▶ **What is expected**
Please filter the entries for the word "States" and copy every line that has it.

Collected data
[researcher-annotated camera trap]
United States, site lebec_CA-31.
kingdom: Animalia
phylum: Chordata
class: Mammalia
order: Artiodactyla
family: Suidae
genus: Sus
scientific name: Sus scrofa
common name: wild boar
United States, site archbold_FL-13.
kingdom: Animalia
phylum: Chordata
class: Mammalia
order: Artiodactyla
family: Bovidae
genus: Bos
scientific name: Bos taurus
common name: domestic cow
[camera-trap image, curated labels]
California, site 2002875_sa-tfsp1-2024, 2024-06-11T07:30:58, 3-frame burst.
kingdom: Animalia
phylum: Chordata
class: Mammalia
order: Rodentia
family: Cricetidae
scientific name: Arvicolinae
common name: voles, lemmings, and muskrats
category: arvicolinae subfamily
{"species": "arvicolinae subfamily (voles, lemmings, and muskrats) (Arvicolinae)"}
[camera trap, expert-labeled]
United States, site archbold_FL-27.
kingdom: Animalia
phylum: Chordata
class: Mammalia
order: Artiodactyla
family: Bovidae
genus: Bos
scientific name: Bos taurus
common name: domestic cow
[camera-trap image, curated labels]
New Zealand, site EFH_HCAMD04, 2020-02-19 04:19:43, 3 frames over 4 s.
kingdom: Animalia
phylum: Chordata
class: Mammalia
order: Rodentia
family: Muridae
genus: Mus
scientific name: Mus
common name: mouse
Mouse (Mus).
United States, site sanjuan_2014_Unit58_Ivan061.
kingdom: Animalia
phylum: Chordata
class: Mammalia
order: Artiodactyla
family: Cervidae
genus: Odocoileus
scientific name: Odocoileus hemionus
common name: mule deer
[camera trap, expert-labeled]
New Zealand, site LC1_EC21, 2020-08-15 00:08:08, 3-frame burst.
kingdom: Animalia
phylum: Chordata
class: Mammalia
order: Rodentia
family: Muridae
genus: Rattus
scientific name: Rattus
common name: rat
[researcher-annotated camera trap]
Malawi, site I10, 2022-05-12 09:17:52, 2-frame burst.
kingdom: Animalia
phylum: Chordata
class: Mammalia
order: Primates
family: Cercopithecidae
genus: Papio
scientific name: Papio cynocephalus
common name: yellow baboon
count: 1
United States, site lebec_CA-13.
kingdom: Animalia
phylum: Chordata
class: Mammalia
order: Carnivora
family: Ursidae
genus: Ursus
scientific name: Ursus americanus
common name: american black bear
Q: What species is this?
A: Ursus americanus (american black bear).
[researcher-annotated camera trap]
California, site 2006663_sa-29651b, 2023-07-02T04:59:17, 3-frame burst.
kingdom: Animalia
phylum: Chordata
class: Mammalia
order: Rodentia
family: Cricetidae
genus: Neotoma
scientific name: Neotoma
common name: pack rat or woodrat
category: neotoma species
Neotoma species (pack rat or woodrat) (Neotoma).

▶ **Response area**
United States, site lebec_CA-31.
United States, site archbold_FL-13.
United States, site archbold_FL-27.
United States, site sanjuan_2014_Unit58_Ivan061.
United States, site lebec_CA-13.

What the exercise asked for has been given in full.